Usually the issues I write about (unless I am in one of my wacky moods) are not the kind of disputes that lend themselves to resolution by settlement. This does not mean that a "middle ground" could not be imagined to exist, it just means that they are not the kinds of differences that are normally resolved by reasoned discussion in a "settlement" conference environment. The challenge of settling these issues by claiming some kind of middle ground is that none of the differing opinions in the genealogical community have a common forum or venue in which such discussions could take place. For example, let's suppose that one of the controversies is the existence of untidy, unrealistic or outright faulty online family trees. I am fairly certain that few, if any, of those individuals who contribute such drivel online are even remotely aware of the greater genealogical community and would be surprised to learn that any cared about what they put online in "their" family tree. You can't begin a settlement conference unless the parties are willing to attend or can be ordered to attend by some entity (like a judge) who has the authority to order the parties to attend.

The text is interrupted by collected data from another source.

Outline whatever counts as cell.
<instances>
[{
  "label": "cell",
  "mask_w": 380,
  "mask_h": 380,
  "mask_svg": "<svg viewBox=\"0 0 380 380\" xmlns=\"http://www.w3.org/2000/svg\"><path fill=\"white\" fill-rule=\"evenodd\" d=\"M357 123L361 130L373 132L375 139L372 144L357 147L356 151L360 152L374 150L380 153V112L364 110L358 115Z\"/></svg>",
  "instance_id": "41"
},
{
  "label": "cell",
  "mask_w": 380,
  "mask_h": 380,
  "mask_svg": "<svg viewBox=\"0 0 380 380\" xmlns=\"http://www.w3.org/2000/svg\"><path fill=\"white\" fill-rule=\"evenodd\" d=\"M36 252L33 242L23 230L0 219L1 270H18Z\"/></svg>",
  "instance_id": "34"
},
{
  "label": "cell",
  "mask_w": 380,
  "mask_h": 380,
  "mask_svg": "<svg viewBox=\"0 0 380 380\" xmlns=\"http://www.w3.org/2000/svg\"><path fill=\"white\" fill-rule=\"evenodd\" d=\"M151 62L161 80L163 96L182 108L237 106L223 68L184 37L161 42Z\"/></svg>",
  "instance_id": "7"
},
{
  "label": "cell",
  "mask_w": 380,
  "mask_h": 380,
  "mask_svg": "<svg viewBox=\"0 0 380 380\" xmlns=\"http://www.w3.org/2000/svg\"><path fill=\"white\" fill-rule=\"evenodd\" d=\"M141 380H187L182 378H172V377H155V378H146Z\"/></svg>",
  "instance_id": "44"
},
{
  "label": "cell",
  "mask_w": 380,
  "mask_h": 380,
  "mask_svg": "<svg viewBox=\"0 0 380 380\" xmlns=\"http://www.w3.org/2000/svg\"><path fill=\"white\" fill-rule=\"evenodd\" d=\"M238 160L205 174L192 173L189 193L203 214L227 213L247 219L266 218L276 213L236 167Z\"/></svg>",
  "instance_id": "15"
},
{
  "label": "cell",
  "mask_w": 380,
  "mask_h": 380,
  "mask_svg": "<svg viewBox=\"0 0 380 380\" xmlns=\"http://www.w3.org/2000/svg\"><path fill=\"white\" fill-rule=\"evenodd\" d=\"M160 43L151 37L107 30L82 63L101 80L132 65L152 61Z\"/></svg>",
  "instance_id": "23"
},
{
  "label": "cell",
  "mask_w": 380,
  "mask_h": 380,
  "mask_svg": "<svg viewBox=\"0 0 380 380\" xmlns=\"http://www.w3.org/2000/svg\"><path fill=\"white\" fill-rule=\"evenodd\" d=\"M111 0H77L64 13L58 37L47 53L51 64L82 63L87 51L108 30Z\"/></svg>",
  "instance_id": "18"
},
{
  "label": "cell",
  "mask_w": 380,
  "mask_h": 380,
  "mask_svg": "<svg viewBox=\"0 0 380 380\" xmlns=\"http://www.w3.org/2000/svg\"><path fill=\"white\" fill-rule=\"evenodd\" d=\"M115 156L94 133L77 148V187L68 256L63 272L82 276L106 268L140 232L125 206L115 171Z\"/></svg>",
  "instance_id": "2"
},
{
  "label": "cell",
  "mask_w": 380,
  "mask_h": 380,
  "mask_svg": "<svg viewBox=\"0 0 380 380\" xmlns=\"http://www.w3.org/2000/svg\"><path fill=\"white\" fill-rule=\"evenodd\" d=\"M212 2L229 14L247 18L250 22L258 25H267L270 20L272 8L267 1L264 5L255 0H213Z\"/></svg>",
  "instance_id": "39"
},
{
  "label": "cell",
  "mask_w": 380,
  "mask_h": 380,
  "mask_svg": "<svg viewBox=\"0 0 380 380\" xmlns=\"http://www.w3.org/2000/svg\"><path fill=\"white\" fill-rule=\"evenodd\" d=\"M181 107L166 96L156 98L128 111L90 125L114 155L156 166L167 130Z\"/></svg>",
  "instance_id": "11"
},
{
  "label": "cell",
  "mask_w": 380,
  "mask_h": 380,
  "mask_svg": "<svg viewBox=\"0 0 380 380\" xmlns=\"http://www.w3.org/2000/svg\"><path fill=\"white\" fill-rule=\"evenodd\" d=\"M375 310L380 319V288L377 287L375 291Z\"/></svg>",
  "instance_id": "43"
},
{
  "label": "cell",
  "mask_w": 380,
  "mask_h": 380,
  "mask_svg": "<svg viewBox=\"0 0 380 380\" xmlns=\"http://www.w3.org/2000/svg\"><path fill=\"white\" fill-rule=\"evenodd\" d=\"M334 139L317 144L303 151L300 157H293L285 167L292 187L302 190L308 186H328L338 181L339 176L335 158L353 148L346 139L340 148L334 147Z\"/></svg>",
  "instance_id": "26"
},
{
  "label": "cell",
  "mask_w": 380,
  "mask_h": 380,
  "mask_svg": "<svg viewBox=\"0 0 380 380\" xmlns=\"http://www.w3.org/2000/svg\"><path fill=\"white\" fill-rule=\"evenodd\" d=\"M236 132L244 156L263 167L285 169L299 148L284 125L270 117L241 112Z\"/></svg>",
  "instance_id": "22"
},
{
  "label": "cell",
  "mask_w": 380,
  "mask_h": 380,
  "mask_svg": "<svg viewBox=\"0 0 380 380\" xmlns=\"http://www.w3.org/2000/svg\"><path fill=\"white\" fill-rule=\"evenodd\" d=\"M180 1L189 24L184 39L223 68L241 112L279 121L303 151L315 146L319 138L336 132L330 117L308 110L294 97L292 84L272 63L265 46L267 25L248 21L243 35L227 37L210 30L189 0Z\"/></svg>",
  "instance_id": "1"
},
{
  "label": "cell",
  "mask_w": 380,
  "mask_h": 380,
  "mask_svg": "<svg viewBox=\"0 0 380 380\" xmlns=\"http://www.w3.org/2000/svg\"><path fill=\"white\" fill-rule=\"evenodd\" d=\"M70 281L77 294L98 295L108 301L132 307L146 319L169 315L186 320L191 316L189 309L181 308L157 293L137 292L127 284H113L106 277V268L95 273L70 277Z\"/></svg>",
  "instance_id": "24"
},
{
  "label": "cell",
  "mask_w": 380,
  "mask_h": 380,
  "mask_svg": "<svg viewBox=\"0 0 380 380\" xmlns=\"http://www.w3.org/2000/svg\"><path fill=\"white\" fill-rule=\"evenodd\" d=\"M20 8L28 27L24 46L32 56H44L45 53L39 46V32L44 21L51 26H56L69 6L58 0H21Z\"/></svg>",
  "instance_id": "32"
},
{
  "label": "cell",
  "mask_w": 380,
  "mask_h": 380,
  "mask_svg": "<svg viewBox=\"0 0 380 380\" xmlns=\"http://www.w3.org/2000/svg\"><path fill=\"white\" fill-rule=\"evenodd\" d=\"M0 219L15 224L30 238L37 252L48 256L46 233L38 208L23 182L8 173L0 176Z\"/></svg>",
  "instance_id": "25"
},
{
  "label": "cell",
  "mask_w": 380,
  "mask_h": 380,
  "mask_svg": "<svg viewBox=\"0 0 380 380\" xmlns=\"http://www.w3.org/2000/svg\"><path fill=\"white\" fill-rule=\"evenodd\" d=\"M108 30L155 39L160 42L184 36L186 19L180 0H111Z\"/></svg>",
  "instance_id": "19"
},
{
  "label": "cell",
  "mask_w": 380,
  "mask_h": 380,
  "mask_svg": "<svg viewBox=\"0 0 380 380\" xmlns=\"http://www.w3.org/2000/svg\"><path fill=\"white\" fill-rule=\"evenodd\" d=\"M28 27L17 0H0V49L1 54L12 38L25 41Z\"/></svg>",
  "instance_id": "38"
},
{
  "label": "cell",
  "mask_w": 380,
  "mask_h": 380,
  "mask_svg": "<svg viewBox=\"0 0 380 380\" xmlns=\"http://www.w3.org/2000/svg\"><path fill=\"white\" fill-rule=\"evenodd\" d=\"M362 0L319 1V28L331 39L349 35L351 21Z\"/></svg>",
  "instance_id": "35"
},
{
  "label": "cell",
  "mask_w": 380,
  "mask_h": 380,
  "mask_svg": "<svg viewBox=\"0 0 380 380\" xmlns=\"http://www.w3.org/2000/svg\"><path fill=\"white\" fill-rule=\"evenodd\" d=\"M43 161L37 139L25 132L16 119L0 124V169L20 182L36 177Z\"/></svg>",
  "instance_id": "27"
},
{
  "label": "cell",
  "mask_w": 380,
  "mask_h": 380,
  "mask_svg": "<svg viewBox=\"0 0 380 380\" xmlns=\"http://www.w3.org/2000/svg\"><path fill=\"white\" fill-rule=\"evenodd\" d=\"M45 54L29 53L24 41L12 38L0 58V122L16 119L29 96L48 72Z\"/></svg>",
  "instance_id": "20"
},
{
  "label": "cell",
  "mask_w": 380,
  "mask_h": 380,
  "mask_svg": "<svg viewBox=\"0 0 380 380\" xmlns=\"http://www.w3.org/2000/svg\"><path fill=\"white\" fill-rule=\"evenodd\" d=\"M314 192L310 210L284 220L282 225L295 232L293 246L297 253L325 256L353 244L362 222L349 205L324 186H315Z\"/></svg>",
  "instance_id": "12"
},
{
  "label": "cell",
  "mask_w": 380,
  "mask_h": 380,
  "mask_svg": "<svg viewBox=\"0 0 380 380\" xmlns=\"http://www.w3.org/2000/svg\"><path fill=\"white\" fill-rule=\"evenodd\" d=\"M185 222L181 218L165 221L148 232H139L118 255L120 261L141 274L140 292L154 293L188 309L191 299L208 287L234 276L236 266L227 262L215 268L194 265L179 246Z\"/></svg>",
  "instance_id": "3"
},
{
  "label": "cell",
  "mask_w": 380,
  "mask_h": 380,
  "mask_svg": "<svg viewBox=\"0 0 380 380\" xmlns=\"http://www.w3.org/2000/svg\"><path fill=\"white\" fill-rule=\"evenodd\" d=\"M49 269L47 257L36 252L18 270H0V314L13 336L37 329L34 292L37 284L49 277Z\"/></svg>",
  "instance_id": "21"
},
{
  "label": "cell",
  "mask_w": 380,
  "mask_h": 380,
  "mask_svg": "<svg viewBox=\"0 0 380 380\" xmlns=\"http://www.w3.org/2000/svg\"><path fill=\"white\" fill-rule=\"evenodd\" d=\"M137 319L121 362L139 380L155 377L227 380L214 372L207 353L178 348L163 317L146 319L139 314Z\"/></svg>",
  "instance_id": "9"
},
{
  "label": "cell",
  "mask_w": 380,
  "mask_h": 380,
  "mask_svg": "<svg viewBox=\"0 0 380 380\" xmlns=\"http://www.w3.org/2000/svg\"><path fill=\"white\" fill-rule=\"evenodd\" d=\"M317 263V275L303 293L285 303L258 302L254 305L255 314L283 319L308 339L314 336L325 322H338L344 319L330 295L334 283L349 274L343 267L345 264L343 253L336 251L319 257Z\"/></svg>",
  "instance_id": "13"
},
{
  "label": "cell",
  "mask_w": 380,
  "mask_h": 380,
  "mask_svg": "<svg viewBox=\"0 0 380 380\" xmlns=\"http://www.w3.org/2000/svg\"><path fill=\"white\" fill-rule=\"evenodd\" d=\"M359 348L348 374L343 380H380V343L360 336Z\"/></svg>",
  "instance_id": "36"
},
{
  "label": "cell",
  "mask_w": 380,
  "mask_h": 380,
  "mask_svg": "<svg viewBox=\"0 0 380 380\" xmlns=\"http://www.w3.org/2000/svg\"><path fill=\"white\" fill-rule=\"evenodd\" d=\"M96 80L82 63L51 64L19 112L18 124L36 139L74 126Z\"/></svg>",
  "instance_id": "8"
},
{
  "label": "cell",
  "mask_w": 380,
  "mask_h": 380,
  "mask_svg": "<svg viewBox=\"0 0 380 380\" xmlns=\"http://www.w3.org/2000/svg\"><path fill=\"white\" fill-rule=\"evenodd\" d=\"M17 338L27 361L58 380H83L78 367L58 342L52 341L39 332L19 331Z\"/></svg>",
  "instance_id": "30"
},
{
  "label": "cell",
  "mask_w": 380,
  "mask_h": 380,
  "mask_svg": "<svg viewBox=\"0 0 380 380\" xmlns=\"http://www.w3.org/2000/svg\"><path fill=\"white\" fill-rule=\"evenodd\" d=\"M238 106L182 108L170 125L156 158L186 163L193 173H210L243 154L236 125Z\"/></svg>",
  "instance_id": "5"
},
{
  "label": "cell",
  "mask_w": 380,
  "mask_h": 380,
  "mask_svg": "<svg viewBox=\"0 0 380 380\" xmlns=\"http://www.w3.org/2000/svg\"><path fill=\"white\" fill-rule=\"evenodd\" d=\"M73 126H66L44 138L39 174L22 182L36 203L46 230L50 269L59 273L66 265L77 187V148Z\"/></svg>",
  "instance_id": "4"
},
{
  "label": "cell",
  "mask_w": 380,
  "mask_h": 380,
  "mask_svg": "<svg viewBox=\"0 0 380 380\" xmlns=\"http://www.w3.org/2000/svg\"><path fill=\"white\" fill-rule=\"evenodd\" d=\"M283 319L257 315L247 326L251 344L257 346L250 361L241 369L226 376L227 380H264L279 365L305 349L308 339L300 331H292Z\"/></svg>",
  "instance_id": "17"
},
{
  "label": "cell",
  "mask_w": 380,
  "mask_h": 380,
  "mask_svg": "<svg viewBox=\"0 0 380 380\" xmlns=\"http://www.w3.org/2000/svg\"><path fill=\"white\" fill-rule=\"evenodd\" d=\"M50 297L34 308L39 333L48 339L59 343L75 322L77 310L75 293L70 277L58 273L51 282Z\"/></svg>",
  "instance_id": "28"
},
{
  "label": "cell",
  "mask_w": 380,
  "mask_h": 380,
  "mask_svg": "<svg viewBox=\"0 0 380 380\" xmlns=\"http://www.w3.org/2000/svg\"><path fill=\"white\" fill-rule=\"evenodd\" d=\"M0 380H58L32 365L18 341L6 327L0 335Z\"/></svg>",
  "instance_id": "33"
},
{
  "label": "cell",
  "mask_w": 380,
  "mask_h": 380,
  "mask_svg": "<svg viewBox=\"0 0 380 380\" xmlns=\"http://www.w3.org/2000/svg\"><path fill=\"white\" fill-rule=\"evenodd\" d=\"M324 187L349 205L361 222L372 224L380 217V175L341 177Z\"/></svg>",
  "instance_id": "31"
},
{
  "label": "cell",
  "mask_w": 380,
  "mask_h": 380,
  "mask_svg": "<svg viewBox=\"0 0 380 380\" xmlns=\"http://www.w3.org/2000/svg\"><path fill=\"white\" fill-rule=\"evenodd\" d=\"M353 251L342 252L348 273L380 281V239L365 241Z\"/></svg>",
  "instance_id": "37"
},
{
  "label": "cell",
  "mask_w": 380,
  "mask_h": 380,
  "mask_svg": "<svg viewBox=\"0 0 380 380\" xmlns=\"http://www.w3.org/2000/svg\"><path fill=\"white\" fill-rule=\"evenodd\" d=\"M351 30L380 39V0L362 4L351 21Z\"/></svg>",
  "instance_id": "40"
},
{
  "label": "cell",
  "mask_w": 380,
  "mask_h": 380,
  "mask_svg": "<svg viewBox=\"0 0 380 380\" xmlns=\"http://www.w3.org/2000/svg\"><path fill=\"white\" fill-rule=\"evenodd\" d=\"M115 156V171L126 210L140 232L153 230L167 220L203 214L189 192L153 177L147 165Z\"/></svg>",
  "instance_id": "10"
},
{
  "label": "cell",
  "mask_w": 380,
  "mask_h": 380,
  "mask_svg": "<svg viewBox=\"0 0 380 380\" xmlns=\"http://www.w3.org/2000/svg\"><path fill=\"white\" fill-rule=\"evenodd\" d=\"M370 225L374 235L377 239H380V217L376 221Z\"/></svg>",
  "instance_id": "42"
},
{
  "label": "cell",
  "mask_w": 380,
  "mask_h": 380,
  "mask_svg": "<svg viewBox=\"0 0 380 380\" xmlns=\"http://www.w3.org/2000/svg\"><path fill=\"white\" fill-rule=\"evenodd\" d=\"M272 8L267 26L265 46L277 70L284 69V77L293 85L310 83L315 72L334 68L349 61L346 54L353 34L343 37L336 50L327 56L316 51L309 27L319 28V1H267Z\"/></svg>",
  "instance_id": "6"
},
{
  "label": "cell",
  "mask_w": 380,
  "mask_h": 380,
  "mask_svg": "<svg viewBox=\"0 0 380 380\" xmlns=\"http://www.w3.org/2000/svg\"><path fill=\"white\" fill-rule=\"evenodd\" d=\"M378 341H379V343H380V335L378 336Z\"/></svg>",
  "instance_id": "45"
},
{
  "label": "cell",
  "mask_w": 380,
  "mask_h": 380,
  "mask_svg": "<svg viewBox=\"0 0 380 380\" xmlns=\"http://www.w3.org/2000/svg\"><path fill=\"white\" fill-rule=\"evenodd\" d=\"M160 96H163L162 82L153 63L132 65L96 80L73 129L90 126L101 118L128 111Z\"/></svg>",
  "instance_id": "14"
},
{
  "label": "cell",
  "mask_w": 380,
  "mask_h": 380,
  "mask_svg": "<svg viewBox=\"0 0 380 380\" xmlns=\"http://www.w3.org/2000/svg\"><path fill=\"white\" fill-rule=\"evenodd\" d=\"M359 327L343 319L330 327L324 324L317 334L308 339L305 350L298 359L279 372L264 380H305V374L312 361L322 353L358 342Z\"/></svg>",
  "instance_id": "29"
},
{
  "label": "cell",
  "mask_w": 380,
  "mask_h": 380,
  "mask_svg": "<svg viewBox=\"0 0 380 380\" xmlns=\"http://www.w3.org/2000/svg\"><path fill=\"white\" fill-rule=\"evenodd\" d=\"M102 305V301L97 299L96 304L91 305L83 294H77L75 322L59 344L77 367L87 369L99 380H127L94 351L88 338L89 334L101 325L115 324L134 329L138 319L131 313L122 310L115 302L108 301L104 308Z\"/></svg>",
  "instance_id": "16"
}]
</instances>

It would be nice if we could get the Summer and the Winter to agree that the weather should always be resolved to be adequately warm and not too cold, but there is no mechanism for bringing these two opposing parties together. Likewise, there is little chance that some of the more egregious issues presented to the genealogical community cannot be reconciled completely. Our societies resort to imprisonment and in extreme circumstances to war to resolve some of the more serious issues. It is unlikely that those same types of issues as reflected in the genealogical community will be amenable to resolution through negotiation either.

So how do we proceed short of bombing the opposition out of existence? We proceed as we always should have in past and must also in the future. We follow the admonition of Paul as expressed in his letter referred to in 2nd Corinthians, Chapter 6 and if you do not believe in the Biblical injunctions, then you follow whatever similar impulses that control your own beliefs.